With economic instability, life settlements are attracting more public interest. A life settlement is a financial transaction between the policyholder and a third party, where the policyholder sells their life insurance policy to a third party. The offer is attractive because the policyholder gets more than the cash (surrender) value offered by the life insurance company. In return, the third party pays all premiums, and becomes the beneficiary of the life insurance policy. When the policyholder dies, the third-party beneficiary receives the full amount of death benefits. Both the policy holder and the third party (who makes a profit) benefit from this type of transaction. This secondary life insurance industry began in the 1990s, and was worth about $12 to $15 billion in 2007. Because it is of its lucrative proposition, it is predicted to grow in the next decade to more than $150 billion.
There are several reasons why a policyholder would allow his/her policy to lapse or surrender for its cash value. The beneficiary may no longer need the death benefits or there may be pressing financial circumstances that would lead the policyholder to trade off death benefits to a stranger (who becomes the beneficiary) for immediate cash.

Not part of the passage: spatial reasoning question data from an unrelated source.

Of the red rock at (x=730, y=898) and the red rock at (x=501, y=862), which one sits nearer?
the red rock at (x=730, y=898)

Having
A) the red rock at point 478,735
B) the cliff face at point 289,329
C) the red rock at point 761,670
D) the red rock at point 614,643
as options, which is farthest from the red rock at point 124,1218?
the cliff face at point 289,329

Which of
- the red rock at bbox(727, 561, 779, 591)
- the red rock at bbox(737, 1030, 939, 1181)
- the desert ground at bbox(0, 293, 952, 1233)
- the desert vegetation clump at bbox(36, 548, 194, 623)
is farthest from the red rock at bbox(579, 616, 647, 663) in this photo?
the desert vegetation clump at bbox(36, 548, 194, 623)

How does the secondary life insurance market affect the life insurance industry?If there were no secondary life insurance market, the policyholder would have no other option than to let a policy lapse or surrender the policy. When this happens, the inherent economic value of the policy goes to the life insurance company. This would mean that a life insurance company is no longer obligated to pay death benefits on this policy. Its more beneficial for any life insurance company for a policy to lapse because they receive premiums, but do not have to pay out death benefits. Potentially, this would allow the life insurance company to offer insurance at lower premiums to their customers. Some industry analysts suggest that if policy lapses are high enough, they can increase the profitability of a company.

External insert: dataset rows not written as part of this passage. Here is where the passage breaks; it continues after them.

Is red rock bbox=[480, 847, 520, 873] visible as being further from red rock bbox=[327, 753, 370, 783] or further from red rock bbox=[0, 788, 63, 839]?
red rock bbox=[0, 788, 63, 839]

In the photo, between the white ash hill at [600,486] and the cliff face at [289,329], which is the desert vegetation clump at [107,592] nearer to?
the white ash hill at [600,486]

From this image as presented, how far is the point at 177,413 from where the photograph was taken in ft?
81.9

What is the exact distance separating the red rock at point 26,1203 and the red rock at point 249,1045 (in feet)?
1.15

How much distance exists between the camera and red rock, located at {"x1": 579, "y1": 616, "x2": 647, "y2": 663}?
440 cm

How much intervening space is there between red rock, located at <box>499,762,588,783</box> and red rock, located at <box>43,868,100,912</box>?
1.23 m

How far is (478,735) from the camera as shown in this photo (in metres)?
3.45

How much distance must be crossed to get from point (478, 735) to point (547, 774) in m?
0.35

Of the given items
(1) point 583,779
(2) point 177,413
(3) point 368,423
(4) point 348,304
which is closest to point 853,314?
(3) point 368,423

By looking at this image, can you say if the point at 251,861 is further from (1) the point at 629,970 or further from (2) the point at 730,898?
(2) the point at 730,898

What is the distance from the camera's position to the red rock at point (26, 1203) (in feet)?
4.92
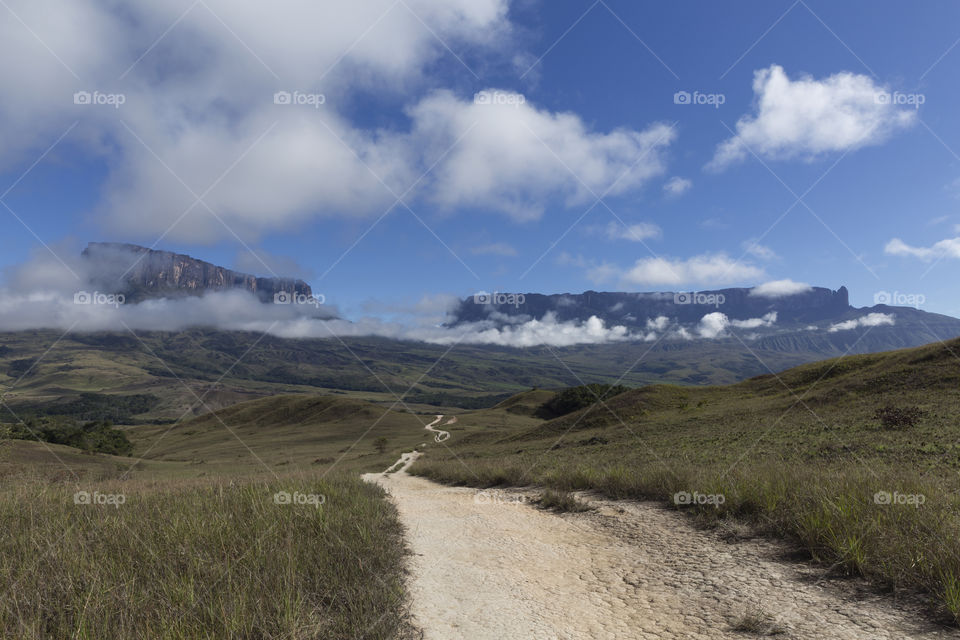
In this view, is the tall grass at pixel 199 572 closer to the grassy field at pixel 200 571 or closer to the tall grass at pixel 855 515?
the grassy field at pixel 200 571

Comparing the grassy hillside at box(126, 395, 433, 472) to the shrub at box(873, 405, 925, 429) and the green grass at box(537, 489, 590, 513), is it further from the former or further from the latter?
the shrub at box(873, 405, 925, 429)

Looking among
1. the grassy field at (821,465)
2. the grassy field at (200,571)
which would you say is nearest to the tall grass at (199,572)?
the grassy field at (200,571)

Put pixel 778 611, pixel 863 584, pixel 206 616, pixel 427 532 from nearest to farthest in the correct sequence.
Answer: pixel 206 616 < pixel 778 611 < pixel 863 584 < pixel 427 532

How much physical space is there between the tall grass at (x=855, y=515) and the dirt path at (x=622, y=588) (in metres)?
0.42

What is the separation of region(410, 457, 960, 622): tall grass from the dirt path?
0.42 metres

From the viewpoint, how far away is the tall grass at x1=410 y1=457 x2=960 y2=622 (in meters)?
4.91

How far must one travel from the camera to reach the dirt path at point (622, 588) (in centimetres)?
462

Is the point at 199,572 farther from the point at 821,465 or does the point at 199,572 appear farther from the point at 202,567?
the point at 821,465

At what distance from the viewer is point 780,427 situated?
27703 mm

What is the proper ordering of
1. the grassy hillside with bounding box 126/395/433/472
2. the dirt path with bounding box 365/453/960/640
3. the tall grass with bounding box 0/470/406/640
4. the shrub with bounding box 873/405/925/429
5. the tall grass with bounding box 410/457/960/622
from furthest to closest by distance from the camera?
→ the grassy hillside with bounding box 126/395/433/472, the shrub with bounding box 873/405/925/429, the tall grass with bounding box 410/457/960/622, the dirt path with bounding box 365/453/960/640, the tall grass with bounding box 0/470/406/640

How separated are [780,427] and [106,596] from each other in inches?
1285

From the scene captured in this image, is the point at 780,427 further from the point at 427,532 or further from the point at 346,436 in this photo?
the point at 346,436

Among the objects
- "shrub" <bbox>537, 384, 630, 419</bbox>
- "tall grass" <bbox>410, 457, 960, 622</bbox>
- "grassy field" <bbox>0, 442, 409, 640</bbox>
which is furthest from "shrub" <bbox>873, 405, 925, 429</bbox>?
"shrub" <bbox>537, 384, 630, 419</bbox>

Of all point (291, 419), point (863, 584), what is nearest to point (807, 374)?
point (863, 584)
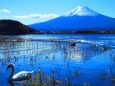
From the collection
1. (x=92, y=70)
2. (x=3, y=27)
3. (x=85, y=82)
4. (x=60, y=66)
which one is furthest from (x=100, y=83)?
(x=3, y=27)

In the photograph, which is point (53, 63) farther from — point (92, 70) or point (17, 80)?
point (17, 80)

If everybody were to start selling off their life insurance policy to third parties, there would be no policy lapses. Theoretically, life insurance companies would lose their profit margins and begin raising
life insurance rates in order to make up the difference. This would eventually lead to less competition in the industry and lower sales.
Some argue that life insurance companies need not be afraid of the secondary life insurance market. Even if life insurance rates are raised, people will still continue to buy life insurance knowing that it can be sold at a good enough price later on to fund their retirement. The actuaries of life insurance companies, while calculating premiums, make sure they consider payouts to a certain percentage of insurers, thus covering their costs.

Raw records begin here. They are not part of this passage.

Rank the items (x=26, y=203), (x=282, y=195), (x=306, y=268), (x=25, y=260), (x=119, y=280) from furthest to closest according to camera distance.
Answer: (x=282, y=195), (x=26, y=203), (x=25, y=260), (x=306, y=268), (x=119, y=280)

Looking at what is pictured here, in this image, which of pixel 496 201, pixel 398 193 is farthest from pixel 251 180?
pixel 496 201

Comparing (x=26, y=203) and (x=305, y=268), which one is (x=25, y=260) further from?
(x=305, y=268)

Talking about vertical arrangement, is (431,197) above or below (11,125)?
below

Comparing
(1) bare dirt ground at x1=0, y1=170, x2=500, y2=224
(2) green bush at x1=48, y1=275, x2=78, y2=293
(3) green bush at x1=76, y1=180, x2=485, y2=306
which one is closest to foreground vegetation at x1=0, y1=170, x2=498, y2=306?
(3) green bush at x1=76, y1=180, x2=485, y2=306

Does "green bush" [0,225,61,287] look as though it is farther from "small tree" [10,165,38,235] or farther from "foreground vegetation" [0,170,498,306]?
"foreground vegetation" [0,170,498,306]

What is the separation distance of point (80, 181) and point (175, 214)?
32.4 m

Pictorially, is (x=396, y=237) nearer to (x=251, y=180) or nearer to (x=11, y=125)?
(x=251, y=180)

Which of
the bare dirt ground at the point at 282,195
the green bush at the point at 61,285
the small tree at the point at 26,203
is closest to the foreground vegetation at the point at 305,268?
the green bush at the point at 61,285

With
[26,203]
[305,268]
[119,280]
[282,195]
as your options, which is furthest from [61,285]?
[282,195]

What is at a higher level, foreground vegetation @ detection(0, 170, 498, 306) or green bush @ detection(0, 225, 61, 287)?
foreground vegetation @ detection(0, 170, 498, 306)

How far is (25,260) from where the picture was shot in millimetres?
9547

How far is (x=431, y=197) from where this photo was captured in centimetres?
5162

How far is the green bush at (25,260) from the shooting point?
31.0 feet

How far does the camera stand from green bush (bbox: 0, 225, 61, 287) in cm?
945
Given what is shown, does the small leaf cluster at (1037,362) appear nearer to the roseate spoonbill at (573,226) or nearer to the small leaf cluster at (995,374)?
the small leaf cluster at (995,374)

Who actually loses in a life settlement?Before you sell your policy to a third party, consider who actually loses in a life settlement. The policyholder gets a good deal since they get more than the surrender value of the life insurance policy, but is it really such a good deal? If your children were designated to be the beneficiaries, why sell your policy to a third party just because you can no longer afford to pay the premiums? Your children may be able to help you with premium payments without you having to sell your life insurance.
Another aspect to consider when selling your life insurance to a third party is that the policyholder never knows who his beneficiary may be. It may wind up being owned by large financial institutions and hedge funds, or a questionable third party you dont even know may be waiting for you to die. This might be a disturbing issue to some people who may not be able to sleep so peacefully at nights.
If it is a term life insurance policy, the third party is taking a risk because the policyholder must die within the stipulated term period. Usually, life-threatening circumstances cause people to sell their term
life insurance policies to meet urgent cash needs. If it is a whole life policy, the third party may have to wait out the duration period between the time the policyholder purchased the policy to the time they actually receives the death benefits.
ConclusionA life settlement should not be used as a means to get free money as there are certain risks involved. Remember, if you are using your life insurance in the planning of estate taxes, a life settlement will dissolve your purpose. Life insurance settlements could be considered at times when liquid assets are urgently required and when all other options are closed.